SAN FRANCISCO A broad group of companies led by Intel Corp. and IBM Corp. Wednesday (Sept. 27) announced proposals for extending PCI Express aimed at using the interconnect to link host processors and accelerator chips.
While the proposals are still in an early stage and could be applied to a variety of uses, they clearly target the heart of the Torrenza program at Advanced Micro Devices Inc.
Code-named Geneseo, apparently for a small town in New York, the proposals aim to extend PCI Express in four broad areas. They include providing more fine-grained power management, a locking mechanism for shared memory, hints to help a coherent processor more effectively handle I/O and memory and protocol efficiencies for mapping virtual to physical memory.
The resulting improvements fall significantly short of creating a cache coherent version of PCI Express. As such they do not fully provide all the technical underpinnings of cache coherent HyperTransport (cHT) that is at the heart of AMD's Torrenza program. Nevertheless, functionally the Express extensions aim to address many of the same core uses as Torrenza including providing a standard connection between a processor and accelerators cores for functions such as graphics and XML processing.
In that sense, a big part of the motivation for Geneseo is stealing the wind from AMD's sails as it tries to capture interest from third party chip makers and OEMs. "At the highest level, that's exactly what's going on," said one source familiar with both proposals.
"I don't see anyone thinking about doing a coherent version of Express. It's not the right approach. So to some extent this is technically apples and oranges and for certain workloads the AMD approach will be a better fit," the source added.
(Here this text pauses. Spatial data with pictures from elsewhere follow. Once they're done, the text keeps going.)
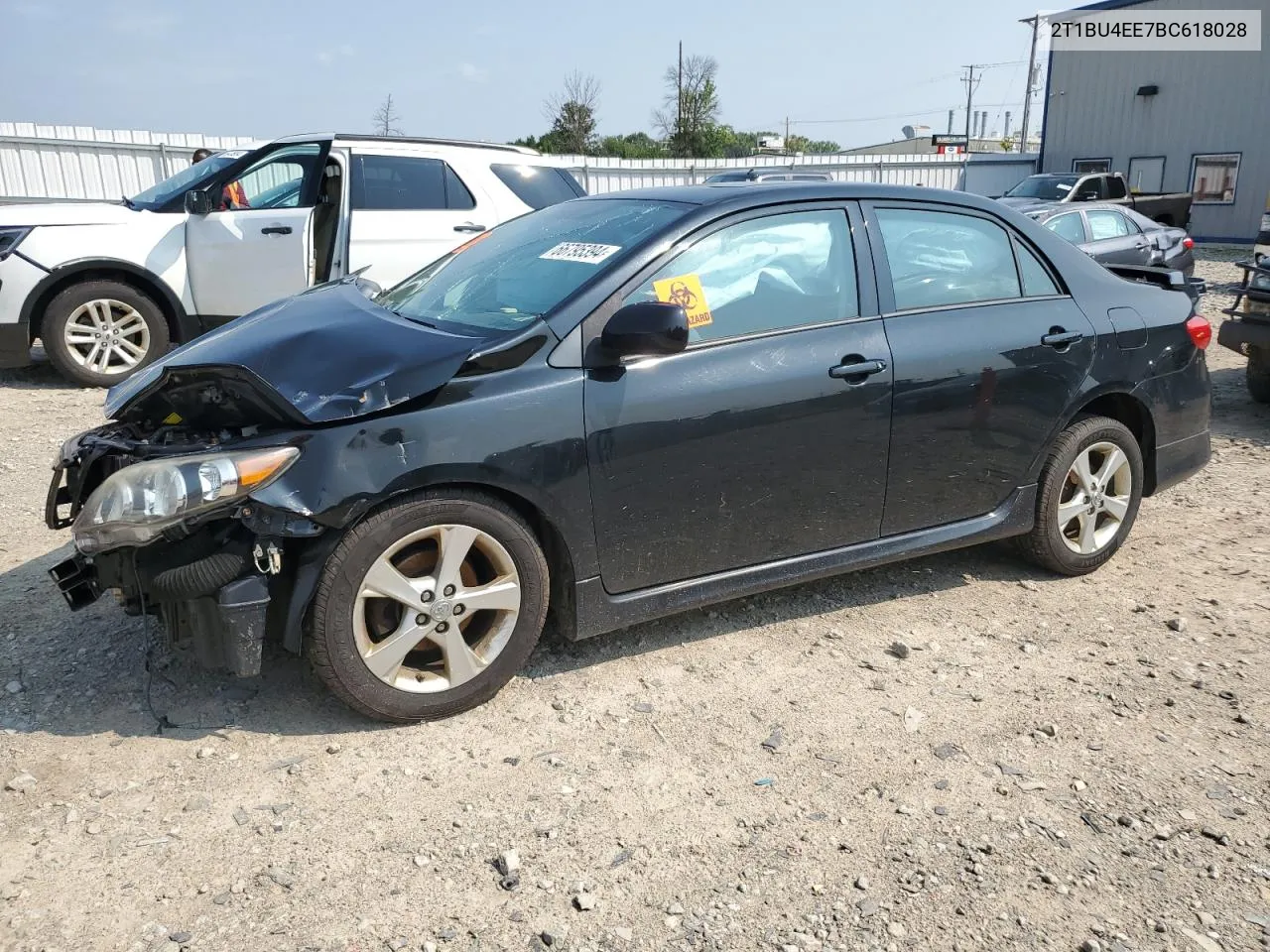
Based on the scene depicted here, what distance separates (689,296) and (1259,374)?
244 inches

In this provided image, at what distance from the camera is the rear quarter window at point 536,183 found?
8.34 meters

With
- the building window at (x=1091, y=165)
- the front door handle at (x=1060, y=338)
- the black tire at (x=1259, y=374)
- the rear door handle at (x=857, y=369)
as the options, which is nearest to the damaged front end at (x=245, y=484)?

Marty Seyer, senior vice president of AMD's commercial division, took a conciliatory view of the news. "We see multiple levels of co-processing ranging from this latest proposed PCIe approach, to the ultimate of direct connect into HyperTransport. AMD supports them all as long as they drive open innovation."
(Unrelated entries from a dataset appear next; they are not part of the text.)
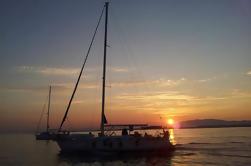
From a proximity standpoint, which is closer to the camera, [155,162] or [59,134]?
[155,162]

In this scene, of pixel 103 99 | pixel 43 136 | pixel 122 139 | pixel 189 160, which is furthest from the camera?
pixel 43 136

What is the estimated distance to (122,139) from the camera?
50.6 metres

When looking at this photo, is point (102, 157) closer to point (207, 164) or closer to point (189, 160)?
point (189, 160)

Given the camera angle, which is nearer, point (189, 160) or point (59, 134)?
point (189, 160)

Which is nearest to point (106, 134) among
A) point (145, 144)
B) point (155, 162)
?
point (145, 144)

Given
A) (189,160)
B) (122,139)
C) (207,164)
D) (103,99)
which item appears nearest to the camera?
(207,164)

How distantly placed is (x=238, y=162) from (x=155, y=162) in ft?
34.1

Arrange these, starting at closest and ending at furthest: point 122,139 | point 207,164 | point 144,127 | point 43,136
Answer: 1. point 207,164
2. point 122,139
3. point 144,127
4. point 43,136

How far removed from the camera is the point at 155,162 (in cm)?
4491

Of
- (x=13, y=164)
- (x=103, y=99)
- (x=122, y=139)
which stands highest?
(x=103, y=99)

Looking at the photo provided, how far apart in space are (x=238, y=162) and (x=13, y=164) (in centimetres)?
2877

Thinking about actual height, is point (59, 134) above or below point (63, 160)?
above

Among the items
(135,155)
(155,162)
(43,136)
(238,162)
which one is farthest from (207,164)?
(43,136)

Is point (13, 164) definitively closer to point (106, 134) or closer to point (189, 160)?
point (106, 134)
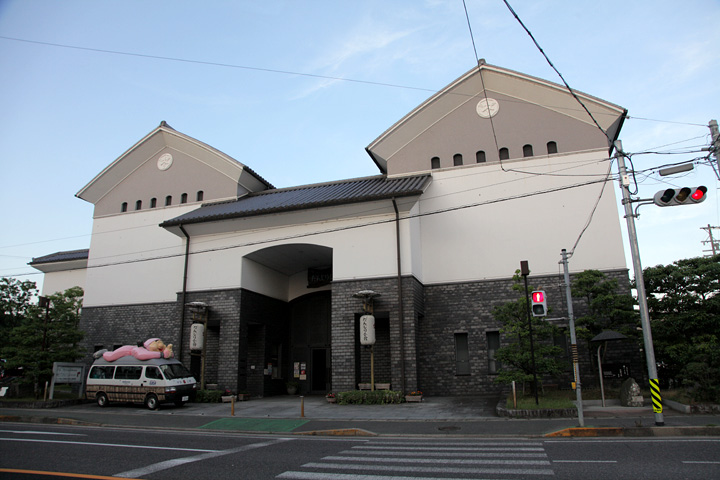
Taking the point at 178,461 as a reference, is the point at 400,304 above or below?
above

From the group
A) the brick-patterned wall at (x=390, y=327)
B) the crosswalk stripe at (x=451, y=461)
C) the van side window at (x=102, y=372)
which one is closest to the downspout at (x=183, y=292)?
the van side window at (x=102, y=372)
Other Geneseo backers include Broadcom, Cisco, Dell, EMC, Hewlett-Packard, LSI Logic and Sun Microsystems. It's unclear how far the group is in its work, but one release did characterize Geneseo as a set of discussions rather than a finished specification.
The Geneseo group has put forward some of its ideas as proposals to the PCI Special Interest Group where they are under study. The more straightforward proposals such as providing more power management levels on Express could be turned into a spec in as little as six months.
More complex proposals such as defining locking mechanisms and coherency hints would require a careful evaluation of the different coherency protocols used by AMD, Intel, IBM and Sun. That job could take a year to reach a spec.
AMD has been in discussions with a host of computer industry companies about licensing cHT, which it uses natively on all its Opteron processors. The company has also been seeking broad input on the specs for its next-generation Opteron socket that will accommodate at least three cHT links.
Geneseo is supported by several companies including Adaptec, AGEIA, Altera, Broadcom, Celoxica, Cisco Systems, ClearSpeed Technology, Dell, EMC, Emulex, HP, Integrated Device Technology, Lecroy, Linux Networx, LSI Logic, Mellanox Technologies, Myricom, NetEffect, Novell, Nvidia, PLX Technology, PMC-Sierra, QLogic, Sun Microsystems, Synopsys, Tektronix, Xambala Inc., Xilinx Inc. and Xtreme Data.
PCI Express technology was first delivered in client and server computing platforms in 2004. Its introduction signaled the transition of computing platform I/O from the parallel bus model that had existed since the PC industry's inception to a high-speed, serial I/O standard.